Extract to read:
#####
But at about seven and a half minutes in, Mars started working in the words “Give it away” into his tune and up from the basement came the Chili Peppers. Mars and his crew quickly ceded the stage to the band, jumping in during the chorus. Musically it sounded fine and it’s always fun to hear “Give It Away,” but the optics weren’t great.
For starters, the Chili Peppers looked old. And they looked slow. It was like watching a younger, faster team play a squad of grizzled veterans. It wasn’t pretty.
It also didn’t take a rocket scientist to notice that neither Flea nor Klinghoffer had their instruments plugged in. It was quite obvious actually. While it’s long been understood that musicians aren’t really “playing” during such performances, part of that understanding was that they’d at least look like they were. We would suspend disbelief and they would look the part. That’s how it was supposed to go.
But that didn’t happen, and that—coupled with the youthful energy and enthusiasm of Mars and his crew and the awkwardness of seeing the now middle-aged Flea and Keidis performing shirtless—made for a sizable opening for hot takes about the current state of the band to come rushing out.
They were washed-up.
They were a joke.
They had never really been that good.
And so on and so on. Once the dam breaks in a situation like this, it’s every man for himself.
It wasn’t the end for them but you could argue that they had begun the same slide U2 had into lacking relevance anymore and becoming a nostalgia act.
#####
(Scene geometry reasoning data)
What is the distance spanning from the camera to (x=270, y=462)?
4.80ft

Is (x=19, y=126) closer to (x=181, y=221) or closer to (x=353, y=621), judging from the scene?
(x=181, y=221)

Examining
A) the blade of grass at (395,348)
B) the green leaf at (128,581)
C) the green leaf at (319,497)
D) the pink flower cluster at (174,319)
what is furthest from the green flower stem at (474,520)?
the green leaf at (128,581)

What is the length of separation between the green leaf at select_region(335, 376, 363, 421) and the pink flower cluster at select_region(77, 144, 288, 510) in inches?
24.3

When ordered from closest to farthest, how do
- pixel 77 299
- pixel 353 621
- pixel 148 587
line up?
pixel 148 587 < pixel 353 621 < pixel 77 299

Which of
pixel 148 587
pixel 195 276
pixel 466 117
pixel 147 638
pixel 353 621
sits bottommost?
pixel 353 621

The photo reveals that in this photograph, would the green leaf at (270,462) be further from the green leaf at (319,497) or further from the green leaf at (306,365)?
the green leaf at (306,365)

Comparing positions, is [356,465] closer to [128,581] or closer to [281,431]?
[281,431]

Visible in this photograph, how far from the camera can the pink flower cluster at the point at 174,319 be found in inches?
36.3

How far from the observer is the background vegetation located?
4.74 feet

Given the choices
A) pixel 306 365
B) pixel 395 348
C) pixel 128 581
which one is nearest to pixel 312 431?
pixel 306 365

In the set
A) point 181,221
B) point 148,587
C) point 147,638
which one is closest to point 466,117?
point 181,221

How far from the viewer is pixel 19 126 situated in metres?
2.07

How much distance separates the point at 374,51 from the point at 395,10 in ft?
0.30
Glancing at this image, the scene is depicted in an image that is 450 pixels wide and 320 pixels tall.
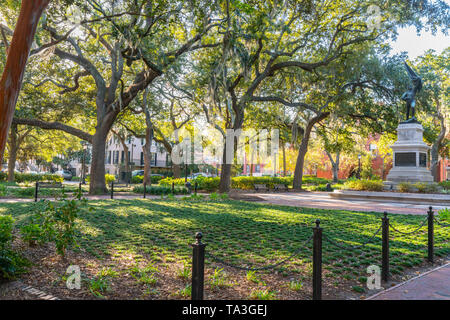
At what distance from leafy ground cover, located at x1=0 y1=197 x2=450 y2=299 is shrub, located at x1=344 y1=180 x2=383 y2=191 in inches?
434

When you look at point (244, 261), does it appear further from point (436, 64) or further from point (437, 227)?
point (436, 64)

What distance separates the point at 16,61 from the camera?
504cm

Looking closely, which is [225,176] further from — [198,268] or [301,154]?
[198,268]

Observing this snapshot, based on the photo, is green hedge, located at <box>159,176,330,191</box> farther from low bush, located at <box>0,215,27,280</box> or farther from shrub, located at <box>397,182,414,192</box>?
low bush, located at <box>0,215,27,280</box>

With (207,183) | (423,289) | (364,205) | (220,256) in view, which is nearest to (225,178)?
(207,183)

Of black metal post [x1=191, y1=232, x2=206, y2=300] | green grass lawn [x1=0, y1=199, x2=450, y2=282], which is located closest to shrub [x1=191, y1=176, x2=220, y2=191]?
green grass lawn [x1=0, y1=199, x2=450, y2=282]

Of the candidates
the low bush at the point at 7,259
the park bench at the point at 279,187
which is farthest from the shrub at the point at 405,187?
the low bush at the point at 7,259

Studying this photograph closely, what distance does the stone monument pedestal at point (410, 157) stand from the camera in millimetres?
20594

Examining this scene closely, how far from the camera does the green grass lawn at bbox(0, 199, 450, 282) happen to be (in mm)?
5805

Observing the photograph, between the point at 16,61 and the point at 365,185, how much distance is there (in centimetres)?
2046

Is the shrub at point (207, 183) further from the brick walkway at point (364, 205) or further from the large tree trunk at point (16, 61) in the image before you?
the large tree trunk at point (16, 61)

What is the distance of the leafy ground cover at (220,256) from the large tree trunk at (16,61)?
7.11ft

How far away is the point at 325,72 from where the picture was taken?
72.4 feet
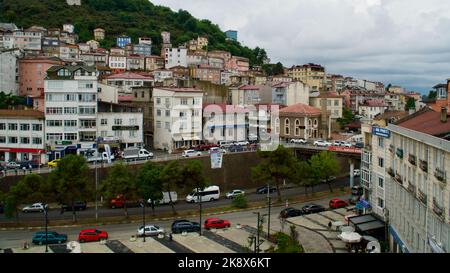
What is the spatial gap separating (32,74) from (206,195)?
29939 millimetres

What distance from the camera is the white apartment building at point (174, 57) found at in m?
81.2

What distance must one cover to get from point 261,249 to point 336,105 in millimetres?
36837

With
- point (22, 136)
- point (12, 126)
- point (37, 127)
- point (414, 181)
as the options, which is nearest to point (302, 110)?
point (37, 127)

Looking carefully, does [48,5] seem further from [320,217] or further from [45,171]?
[320,217]

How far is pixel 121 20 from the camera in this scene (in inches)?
4232

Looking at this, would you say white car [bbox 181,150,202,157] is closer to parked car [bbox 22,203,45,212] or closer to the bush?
the bush

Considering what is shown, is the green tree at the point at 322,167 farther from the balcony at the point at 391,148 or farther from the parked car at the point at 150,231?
→ the parked car at the point at 150,231

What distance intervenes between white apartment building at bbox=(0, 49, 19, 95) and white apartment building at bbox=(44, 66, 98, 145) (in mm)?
15690

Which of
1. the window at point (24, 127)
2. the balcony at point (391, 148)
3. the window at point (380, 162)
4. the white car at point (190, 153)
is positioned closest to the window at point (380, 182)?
the window at point (380, 162)

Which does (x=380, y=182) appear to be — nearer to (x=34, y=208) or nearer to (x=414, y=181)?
(x=414, y=181)

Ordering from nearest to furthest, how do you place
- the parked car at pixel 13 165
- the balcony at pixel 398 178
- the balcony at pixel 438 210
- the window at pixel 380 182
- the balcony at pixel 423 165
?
the balcony at pixel 438 210, the balcony at pixel 423 165, the balcony at pixel 398 178, the window at pixel 380 182, the parked car at pixel 13 165

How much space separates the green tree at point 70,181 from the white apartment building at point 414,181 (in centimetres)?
1477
#####
Work to complete:
• 1. Please set down word for word the part of the passage about the Chili Peppers performing with Mars, starting with "For starters, the" and going on through "come rushing out.".
• 2. Supply the next part of the passage about the Chili Peppers performing with Mars, picking up after its final sentence.

Results for the exercise:
• 1.
For starters, the Chili Peppers looked old. And they looked slow. It was like watching a younger, faster team play a squad of grizzled veterans. It wasn’t pretty.
It also didn’t take a rocket scientist to notice that neither Flea nor Klinghoffer had their instruments plugged in. It was quite obvious actually. While it’s long been understood that musicians aren’t really “playing” during such performances, part of that understanding was that they’d at least look like they were. We would suspend disbelief and they would look the part. That’s how it was supposed to go.
But that didn’t happen, and that—coupled with the youthful energy and enthusiasm of Mars and his crew and the awkwardness of seeing the now middle-aged Flea and Keidis performing shirtless—made for a sizable opening for hot takes about the current state of the band to come rushing out.

• 2.
They released The Getaway in 2016, and with Danger Mouse producing, it marked the first time they had worked with a producer other than Rick Rubin since 1989. Such a move has a tendency to be rather ominous, especially at such a late stage of a band’s career. It’s often sold as looking to change things up, but what’s implied is that things have gotten stale and a change isn’t an option but a necessity.
The Getaway is an interesting album and the change in producer does create some noteworthy moments, but overall, it’s a fairly forgettable record. In an interesting sign of the times, the album topped out at #2 on the Billboard 200 chart, even though the album sold more copies than Drake had (Drake’s streaming numbers are what put him in the top spot).
Once again, the band found itself at a crossroads. It had become clear that they were in the back nine of their career, and if there was any hope in them regaining some of the stature they once possessed, something drastic would need to happen.
Cue the return of John Frusciante.
It remains to be seen as to whether or not Frusciante can again work his magic and rejuvenate the band’s career, but based solely on the data and history, there’s definitely a chance. The band makes more sense with him than without him.
All of their peaks, whether it was Blood Sugar Sex Magik, Californication or Stadium Arcadium, happened with Frusciante in the band. When their epitaph is eventually written, it’ll be the songs he played on and helped write that will be mentioned and talked about. It’ll be those songs that get played on the radio and celebrated. Hell, they already are. There are good tunes on the Klinghoffer albums and One Hot Minute has a few solid ones as well, but “Give It Away” and “Under the Bridge” are still played on a fairly regular basis followed by the hits from Californication and By the Way.
The Red Hot Chili Peppers now have a chance to remind everyone who they once were and what they were capable of. They can make people forget the Super Bowl performance and overlook their last two albums. They can force people to confront the greatness of Blood Sugar Sex Magik and once again appreciate the dynamism of Californication, the grace of By the Way, and the magnitude and force of Stadium Arcadium.
U2 isn’t so lucky. As they struggle to find their footing at this stage in the game, they are forced to do so under the same circumstances. That’s not going to help.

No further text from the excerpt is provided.